Здравствуйте, Владимир Романович.
Я бесконечно рад вас видеть.
Это для меня большая честь — быть приглашенным.
Вы меня смущаете. Но знаете, я очень рассчитываю, что успею максимальное количество вопросов вам задать. И я вам говорил, что у нас пять тем: «Вера», «Надежда», «Терпение», «Прощение», «Любовь». И перед тем как мы к первой теме перейдем, я хочу вам задать единственный вопрос пролога, который у нас всегда один и тот же. Я его сейчас так формулирую: как сегодня, здесь и сейчас вы ответите на вопрос, кто вы?

Владимир МИНИН
Хоровой дирижер, профессор. Народный артист СССР. Лауреат Государственной премии СССР в области литературы, искусства и архитектуры. Кавалер орденов «За заслуги перед Отечеством» II, III и IV степени и других государственных наград. Почетный профессор Московской государственной консерватории им П. И. Чайковского. Основатель, художественный руководитель и главный дирижер Московского государственного академического камерного хора. С 2009 года — президент созданного им коллектива. Владимир Минин известен в качестве одного из ведущих интерпретаторов церковной музыки русских композиторов.
Я считаю себя счастливым человеком, который позволял себе в жизни идти против течения.
Ох. А это связанные вещи? Счастливый потому, что позволял идти против течения?
Счастливый, потому что ангел-хранитель оберегал меня. А идти против течения — это, пожалуй… свойство характера, наверное. Скорее, может быть, даже не характера, а свойство натуры. Потому что, когда тебе ветер в лицо, ты чувствуешь, что да, ты действуешь.
ВЕРА
Владимир Николаевич, первая тема «Вера». Вот хочу начать с какого вопроса. Если я правильно понимаю, вы четко разделяете исполнение духовной музыки на сцене и в храме.
Абсолютно.
Да. В этой связи как вы относитесь к выражению, что театр, сцена, музей, что это храм искусства? Это всего лишь метафора или что-то большее?
Ну, театр храмом искусств делают сами люди. Если это храм, а не непотребство, то, конечно, это храм. Но только люди должны делать это. Так же как и учебные заведения. Тоже это делается педагогами и теми поколениями, которые обучаются. Если этого ощущения нет, а есть нечто другое, то какой это храм, конечно, не храм. Так что всё зависит от того, кто и что делает в данном здании. Что касается исполнения — да конечно, понимаете, ведь, условно говоря, литургию петь на сцене, и литургию петь в храме — это вещи разные, безусловно. Потому что в храме это только одно из слагаемых. Одно из слагаемых. Архитектура, живопись, театр, обоняние, игра света. А здесь, на сцене, ты голенький. Больше никого нет. Вот ты, если сумеешь заинтересовать публику, возникнет «вольтова дуга» между сценой и залом, тогда, конечно, тебе почет и слава. А каковы пределы влияния искусства на человека? Чего не может искусство?

* Задание 1:
Что Владимир Минин в интервью отвечает на вопрос о том, кто он?
* Задание 2:
Перескажите в виде списка абзац интервью, начинающийся словами «Хоровой дирижер, профессор», сохранив основные факты.
* Задание 3:
Продолжите интервью с Владимиром Мининым, начав сразу после последней фразы.
Приведённые далее данные здесь никак не используются.

* Данные:
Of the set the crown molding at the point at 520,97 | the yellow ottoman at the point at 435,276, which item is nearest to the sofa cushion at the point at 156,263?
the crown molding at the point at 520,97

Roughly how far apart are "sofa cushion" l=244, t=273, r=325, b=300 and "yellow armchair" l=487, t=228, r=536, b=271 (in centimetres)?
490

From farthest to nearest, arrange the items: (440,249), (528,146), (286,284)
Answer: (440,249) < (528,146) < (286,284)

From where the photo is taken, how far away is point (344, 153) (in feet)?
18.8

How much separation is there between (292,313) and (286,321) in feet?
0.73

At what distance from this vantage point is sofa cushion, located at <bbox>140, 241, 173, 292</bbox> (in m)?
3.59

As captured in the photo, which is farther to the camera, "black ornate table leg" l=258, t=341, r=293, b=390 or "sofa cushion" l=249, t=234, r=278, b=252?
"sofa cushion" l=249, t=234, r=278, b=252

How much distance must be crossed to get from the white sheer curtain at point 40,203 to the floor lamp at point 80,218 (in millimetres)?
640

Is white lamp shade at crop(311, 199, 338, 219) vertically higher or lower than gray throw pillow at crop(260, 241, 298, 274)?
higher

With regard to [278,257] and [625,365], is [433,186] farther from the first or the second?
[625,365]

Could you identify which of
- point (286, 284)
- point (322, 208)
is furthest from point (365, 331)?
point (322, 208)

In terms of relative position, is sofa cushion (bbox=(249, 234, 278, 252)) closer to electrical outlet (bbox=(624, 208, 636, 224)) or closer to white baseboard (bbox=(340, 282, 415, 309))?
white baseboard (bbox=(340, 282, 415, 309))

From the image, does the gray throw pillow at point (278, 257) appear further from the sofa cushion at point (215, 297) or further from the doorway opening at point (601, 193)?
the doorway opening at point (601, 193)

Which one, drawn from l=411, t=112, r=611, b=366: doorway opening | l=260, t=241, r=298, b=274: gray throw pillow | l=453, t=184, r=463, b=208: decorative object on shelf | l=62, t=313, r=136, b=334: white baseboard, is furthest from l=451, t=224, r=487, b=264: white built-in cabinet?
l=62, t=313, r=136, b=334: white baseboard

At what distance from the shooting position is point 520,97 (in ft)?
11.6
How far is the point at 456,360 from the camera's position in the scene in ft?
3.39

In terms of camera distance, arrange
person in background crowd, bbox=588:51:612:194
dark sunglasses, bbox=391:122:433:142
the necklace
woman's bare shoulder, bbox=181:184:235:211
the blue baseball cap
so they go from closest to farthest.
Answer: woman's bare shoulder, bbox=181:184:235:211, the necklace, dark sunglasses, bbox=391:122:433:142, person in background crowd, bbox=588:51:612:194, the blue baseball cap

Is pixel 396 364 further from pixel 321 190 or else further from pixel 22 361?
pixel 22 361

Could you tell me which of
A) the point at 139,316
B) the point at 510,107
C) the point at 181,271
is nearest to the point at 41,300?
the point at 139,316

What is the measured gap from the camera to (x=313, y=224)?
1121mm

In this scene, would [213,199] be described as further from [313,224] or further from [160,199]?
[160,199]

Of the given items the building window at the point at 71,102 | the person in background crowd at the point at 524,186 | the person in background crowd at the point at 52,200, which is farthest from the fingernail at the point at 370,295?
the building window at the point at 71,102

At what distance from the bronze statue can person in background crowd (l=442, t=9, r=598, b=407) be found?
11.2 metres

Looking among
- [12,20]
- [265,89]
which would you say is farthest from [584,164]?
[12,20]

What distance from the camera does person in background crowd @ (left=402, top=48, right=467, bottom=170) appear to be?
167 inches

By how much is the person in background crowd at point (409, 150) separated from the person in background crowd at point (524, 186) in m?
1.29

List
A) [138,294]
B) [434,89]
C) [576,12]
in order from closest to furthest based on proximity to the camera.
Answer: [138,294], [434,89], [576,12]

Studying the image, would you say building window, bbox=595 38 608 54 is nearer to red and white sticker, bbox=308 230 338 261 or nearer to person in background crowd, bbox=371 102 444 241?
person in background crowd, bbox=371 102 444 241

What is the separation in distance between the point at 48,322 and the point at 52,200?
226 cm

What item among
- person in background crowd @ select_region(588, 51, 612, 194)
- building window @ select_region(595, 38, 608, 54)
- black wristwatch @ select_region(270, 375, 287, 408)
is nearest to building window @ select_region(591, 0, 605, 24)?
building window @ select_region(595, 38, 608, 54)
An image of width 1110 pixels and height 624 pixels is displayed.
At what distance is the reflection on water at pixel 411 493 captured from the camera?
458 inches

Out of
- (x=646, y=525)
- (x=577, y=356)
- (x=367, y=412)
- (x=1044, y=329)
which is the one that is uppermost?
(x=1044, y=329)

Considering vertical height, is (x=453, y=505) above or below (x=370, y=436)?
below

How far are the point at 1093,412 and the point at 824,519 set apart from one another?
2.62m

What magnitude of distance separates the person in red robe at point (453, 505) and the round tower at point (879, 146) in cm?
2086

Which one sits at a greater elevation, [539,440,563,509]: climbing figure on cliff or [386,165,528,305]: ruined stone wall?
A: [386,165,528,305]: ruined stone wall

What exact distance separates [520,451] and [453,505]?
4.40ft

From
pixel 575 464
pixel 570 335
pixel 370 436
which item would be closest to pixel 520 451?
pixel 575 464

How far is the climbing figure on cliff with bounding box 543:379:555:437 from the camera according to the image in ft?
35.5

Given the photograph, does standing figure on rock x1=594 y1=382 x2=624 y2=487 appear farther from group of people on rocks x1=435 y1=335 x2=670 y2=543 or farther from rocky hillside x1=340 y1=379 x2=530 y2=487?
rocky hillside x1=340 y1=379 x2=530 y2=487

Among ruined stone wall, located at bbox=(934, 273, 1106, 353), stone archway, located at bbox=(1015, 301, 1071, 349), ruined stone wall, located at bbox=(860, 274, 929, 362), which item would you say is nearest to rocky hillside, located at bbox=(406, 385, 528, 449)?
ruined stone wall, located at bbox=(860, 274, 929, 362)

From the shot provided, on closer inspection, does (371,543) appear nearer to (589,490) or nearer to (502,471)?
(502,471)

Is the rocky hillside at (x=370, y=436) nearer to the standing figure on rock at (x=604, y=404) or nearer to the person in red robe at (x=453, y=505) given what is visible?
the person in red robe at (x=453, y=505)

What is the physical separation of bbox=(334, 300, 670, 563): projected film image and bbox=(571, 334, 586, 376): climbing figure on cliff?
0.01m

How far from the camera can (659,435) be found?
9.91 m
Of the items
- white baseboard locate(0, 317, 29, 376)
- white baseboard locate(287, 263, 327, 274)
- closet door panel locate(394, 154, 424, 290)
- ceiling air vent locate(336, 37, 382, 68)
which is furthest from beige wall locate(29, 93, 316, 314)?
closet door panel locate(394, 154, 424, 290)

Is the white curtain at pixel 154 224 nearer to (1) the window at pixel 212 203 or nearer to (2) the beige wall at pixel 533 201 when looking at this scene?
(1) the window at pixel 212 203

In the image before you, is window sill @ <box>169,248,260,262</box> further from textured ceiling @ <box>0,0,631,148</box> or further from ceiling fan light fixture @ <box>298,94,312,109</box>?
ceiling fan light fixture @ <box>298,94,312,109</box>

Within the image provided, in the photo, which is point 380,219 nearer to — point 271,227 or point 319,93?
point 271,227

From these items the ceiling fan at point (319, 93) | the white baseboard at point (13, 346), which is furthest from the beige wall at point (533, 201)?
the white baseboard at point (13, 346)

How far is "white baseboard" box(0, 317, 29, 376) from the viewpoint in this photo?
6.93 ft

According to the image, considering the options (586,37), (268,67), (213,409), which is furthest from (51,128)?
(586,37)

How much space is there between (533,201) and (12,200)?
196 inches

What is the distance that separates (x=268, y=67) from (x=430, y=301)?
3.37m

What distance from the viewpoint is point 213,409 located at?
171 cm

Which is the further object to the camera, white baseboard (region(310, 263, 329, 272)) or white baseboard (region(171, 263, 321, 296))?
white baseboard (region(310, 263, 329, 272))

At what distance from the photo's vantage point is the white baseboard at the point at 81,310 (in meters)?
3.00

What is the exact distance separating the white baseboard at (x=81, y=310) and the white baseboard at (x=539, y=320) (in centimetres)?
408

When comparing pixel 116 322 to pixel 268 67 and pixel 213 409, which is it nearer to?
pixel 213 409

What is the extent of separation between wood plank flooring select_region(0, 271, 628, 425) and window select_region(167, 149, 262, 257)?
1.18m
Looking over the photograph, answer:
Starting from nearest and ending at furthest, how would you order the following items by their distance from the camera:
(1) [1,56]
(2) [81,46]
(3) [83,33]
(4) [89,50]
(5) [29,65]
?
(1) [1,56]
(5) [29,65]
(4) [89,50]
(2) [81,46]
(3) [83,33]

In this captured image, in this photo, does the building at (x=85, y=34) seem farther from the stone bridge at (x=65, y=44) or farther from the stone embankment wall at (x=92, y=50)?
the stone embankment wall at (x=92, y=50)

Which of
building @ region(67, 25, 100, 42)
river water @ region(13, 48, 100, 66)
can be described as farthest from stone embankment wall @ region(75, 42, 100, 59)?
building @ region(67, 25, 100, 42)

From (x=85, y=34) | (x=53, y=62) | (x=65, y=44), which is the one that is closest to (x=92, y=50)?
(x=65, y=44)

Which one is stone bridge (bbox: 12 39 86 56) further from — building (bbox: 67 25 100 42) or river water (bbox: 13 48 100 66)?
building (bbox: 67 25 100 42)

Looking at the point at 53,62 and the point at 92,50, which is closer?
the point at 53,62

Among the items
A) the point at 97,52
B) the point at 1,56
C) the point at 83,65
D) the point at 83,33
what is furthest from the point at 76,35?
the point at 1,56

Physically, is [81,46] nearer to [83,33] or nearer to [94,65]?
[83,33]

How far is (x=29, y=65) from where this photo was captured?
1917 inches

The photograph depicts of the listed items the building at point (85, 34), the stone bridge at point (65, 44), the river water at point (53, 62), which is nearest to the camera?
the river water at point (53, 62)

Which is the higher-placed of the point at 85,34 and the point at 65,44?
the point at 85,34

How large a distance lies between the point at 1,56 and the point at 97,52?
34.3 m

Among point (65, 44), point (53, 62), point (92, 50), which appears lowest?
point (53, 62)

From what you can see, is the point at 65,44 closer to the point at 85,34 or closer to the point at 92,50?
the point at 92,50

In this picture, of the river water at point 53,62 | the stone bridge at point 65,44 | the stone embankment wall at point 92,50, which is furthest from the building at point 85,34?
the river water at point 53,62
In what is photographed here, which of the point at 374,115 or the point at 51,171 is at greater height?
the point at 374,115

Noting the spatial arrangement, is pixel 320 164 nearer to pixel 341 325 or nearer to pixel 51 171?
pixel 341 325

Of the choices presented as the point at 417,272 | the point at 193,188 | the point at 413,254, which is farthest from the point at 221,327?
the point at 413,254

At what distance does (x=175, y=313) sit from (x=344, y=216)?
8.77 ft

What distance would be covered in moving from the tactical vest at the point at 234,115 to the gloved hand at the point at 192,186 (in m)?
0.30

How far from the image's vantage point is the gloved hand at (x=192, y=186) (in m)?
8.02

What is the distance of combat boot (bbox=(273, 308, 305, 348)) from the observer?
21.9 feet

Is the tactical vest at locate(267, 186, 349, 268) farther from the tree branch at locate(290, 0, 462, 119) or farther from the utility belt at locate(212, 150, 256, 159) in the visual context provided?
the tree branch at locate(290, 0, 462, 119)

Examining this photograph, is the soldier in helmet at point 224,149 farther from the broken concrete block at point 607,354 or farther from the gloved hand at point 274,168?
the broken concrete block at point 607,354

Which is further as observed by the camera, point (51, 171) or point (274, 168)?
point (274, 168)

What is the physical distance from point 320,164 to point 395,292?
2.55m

* Ответ 1:
Он считает себя счастливым человеком, который позволял себе в жизни идти против течения.

* Ответ 2:
- хоровой дирижер, профессор;
- народный артист СССР;
- лауреат Государственной премии СССР в области литературы, искусства и архитектуры;
- кавалер орденов «За заслуги перед Отечеством» II, III и IV степени и других государственных наград;
- почетный профессор Московской государственной консерватории им. П. И. Чайковского;
- основатель, художественный руководитель и главный дирижер Московского государственного академического камерного хора, с 2009 года — президент этого коллектива;
- известен как один из ведущих интерпретаторов церковной музыки русских композиторов.

* Ответ 3:
Я думаю, что искусство может повлиять на человека, но переделать человека искусство не может. Искусство не может. Повлиять — да, может. Что касается самосозерцания, наибольший эффект достигает католицизм, потому что там есть орган. Вот под орган человек более погружается в себя, потому что нету слова. Слово немножечко конкретизирует музыку. И эта конкретика — она невольно вызывает у человека ассоциативное мышление. А в органной музыке ассоциативное мышление очень опосредованное, потому что человек получил звуковой импульс, а дальше ассоциации со своей жизнью. С прожитой жизнью. С переживаниями. А когда есть слово, оно конкретизирует. И удастся попасть тебе или не удастся — это вопрос очень спорный.
А вот у нас тема «Вера» эта первая. А что для вас в вере самое сложное?
Ну, пожалуй, как и для всех, как и для всех, понимаете. Абстракция или конкретика. Вот этот рубеж если ты сумел перейти, значит… если говорить в конкретной жизни, то вот, допустим, я начинал Московский камерный хор на пустом месте. На пустом месте. Помощи — ноль. Только твой клич: давайте попробуем. И это была вера, моя вера в то, что это дело правое. И что это должно привести…
И это требовало, вот это было самое сложное, да — решиться, поверить?
Знаете, я бы сказал так. Ведь у меня был в жизни с хором, допустим, конфликт, и я сказал себе, что я больше не буду заниматься этой профессией. Поэтому самое сложное было поверить в себя. То есть, значит, надо было аккумулировать весь свой предшествующий опыт, вывернуть себя наизнанку и проанализировать свои ошибки. Создать себе свое кредо: во имя чего? Если ты хочешь снова заняться, то во имя чего? И вот это «во имя чего» надо было сформулировать. И надо было, бросив клич, конкретизировать это в своих конкретных действиях. Но конечно, вот поверить, поверить в себя. Ведь, вы знаете, что… вот вера. Ведь я ощутил, что я занимаюсь тем, чем я должен заниматься в жизни, не по окончании консерватории. Я окончил консерваторию. Ну, это портфельчик с суммой знаний, не больше. Вот когда меня призвали в армию и я стал руководить военным ансамблем — очень далекий жанр от того, чему тебя учили. И когда из-под твоих рук появлялись не только песенки, но кантаты и оратории — вот тогда я поверил в себя, когда зал начал аплодировать. Причем не зал на 100 человек, а на две тысячи. И когда вставали.
А вы ощущали помощь?
Да, конечно. В первую очередь, это был Юрий Васильевич Свиридов. Это благодаря его помощи был организован профессиональный…
Но вы… это человеческая. А я вот про то, что вам бабушка сказала, что у вас ангел-хранитель.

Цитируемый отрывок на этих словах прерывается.